— Records for this task —
===
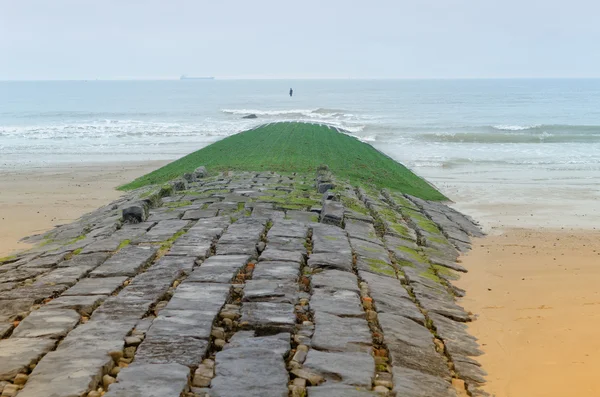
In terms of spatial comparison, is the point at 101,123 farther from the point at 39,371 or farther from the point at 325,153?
the point at 39,371

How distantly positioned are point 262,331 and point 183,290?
1407mm

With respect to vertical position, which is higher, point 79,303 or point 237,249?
point 237,249

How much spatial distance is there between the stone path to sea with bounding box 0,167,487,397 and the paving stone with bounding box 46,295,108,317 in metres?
0.02

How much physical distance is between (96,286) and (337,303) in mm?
2956

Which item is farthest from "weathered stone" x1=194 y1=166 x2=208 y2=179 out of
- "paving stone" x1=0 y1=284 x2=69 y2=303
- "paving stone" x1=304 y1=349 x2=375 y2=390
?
"paving stone" x1=304 y1=349 x2=375 y2=390

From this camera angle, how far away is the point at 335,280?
7977 millimetres

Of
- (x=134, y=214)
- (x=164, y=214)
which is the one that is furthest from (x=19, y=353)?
(x=164, y=214)

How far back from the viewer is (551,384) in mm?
6043

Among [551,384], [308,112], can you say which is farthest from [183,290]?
[308,112]

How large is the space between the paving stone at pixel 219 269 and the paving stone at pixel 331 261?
3.09 feet

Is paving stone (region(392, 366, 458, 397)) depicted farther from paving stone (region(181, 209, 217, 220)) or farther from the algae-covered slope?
the algae-covered slope

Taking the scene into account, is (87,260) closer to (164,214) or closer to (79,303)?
(79,303)

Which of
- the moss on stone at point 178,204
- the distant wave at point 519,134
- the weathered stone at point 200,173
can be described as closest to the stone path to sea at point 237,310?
the moss on stone at point 178,204

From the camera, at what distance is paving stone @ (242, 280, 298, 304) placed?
23.2ft
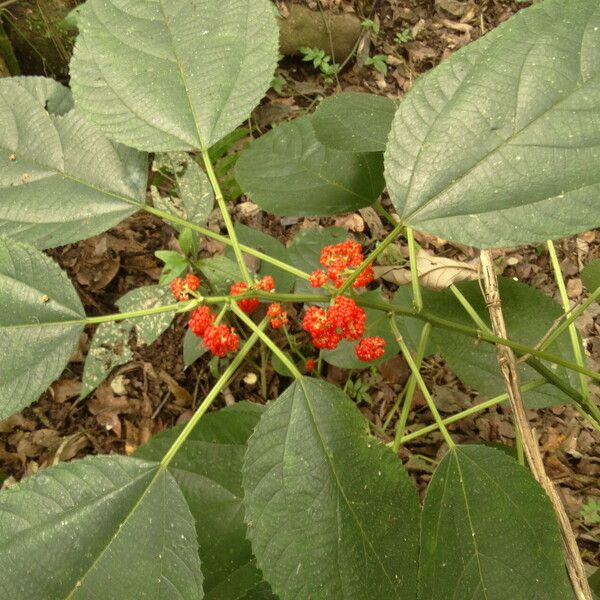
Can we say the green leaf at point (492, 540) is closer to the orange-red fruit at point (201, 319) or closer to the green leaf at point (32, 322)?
the orange-red fruit at point (201, 319)

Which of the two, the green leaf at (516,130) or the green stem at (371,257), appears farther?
the green stem at (371,257)

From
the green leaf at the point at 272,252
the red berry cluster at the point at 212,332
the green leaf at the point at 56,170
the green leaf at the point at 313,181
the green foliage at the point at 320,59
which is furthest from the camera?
the green foliage at the point at 320,59

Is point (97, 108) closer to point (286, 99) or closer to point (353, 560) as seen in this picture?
point (353, 560)

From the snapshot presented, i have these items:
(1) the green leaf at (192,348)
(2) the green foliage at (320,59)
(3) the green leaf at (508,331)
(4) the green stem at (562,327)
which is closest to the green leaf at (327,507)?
(4) the green stem at (562,327)

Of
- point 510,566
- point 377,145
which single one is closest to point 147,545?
point 510,566

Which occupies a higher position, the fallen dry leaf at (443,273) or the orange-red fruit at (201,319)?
the orange-red fruit at (201,319)

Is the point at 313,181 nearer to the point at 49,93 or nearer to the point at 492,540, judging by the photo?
the point at 49,93

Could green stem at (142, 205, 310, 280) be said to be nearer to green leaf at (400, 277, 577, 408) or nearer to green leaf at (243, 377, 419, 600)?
green leaf at (243, 377, 419, 600)

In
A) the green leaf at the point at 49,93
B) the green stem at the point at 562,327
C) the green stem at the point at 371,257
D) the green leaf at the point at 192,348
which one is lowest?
the green leaf at the point at 192,348
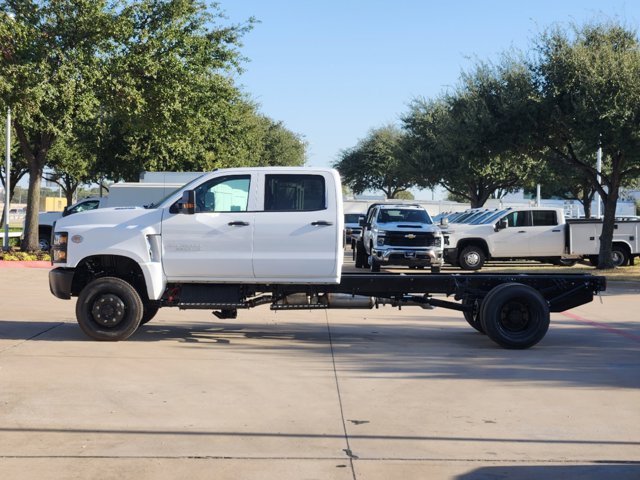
===
— Instructions for the task —
Could you write out the records above again with every "camera" replaced by "lens", keeping everything else the same and leaving the pictures out?

— Answer to this problem —
In terms of spatial comparison, is the point at 101,123 farther from the point at 39,371 or farther from the point at 325,153?
the point at 39,371

How distantly positioned are point 262,331 and point 183,290?
1407mm

With respect to vertical position, which is higher, point 79,303 or point 237,249?
point 237,249

How much spatial distance is there between the stone path to sea with bounding box 0,167,487,397 and the paving stone with bounding box 46,295,108,317 in metres?
0.02

How much physical distance is between (96,286) and (337,303) in mm?
2956

Which item is farthest from "weathered stone" x1=194 y1=166 x2=208 y2=179 out of
- "paving stone" x1=0 y1=284 x2=69 y2=303
- "paving stone" x1=304 y1=349 x2=375 y2=390
?
"paving stone" x1=304 y1=349 x2=375 y2=390

From this lens angle, how far away is the point at 335,280?
7977 millimetres

Of
- (x=134, y=214)
- (x=164, y=214)
which is the one that is furthest from (x=19, y=353)?
(x=164, y=214)

How far back from the viewer is (551,384) in mm?
6043

Among [551,384], [308,112], can you say which is farthest from [183,290]?
[308,112]

How large is the space between the paving stone at pixel 219 269 and the paving stone at pixel 331 261?
3.09 feet

Is paving stone (region(392, 366, 458, 397)) depicted farther from paving stone (region(181, 209, 217, 220)) or farther from the algae-covered slope?
the algae-covered slope

Taking the scene into account, is (87,260) closer to (164,214) or closer to (79,303)?
(79,303)

Which of
- the moss on stone at point 178,204
- the distant wave at point 519,134
- the weathered stone at point 200,173
can be described as closest to the stone path to sea at point 237,310?
the moss on stone at point 178,204

From the lens, at what distance is paving stone @ (242, 280, 298, 304) placed?
23.2ft
Can we say the green leaf at point (492, 540) is closer to the orange-red fruit at point (201, 319) or closer to the green leaf at point (32, 322)?
the orange-red fruit at point (201, 319)

Which of the two, the green leaf at (516,130) or the green stem at (371,257), appears farther?
the green stem at (371,257)

From
the green leaf at the point at 272,252
the red berry cluster at the point at 212,332
the green leaf at the point at 56,170
the green leaf at the point at 313,181
the green foliage at the point at 320,59
which is furthest from the lens?
the green foliage at the point at 320,59

Is point (97, 108) closer to point (286, 99) or closer to point (353, 560) as seen in this picture?
point (353, 560)

From the snapshot presented, i have these items:
(1) the green leaf at (192,348)
(2) the green foliage at (320,59)
(3) the green leaf at (508,331)
(4) the green stem at (562,327)
which is closest to the green leaf at (327,507)?
(4) the green stem at (562,327)

Of
- point 510,566
- point 377,145
which single one is closest to point 147,545?
point 510,566

Which occupies a higher position, the fallen dry leaf at (443,273) or the orange-red fruit at (201,319)?
the orange-red fruit at (201,319)

Is the point at 313,181 nearer to the point at 49,93 or nearer to the point at 492,540, judging by the photo?
the point at 49,93

Could green stem at (142, 205, 310, 280) be said to be nearer to green leaf at (400, 277, 577, 408) or nearer to green leaf at (243, 377, 419, 600)?
green leaf at (243, 377, 419, 600)

In
A) the green leaf at the point at 49,93
B) the green stem at the point at 562,327
C) the green stem at the point at 371,257
D) the green leaf at the point at 192,348
which one is lowest?
the green leaf at the point at 192,348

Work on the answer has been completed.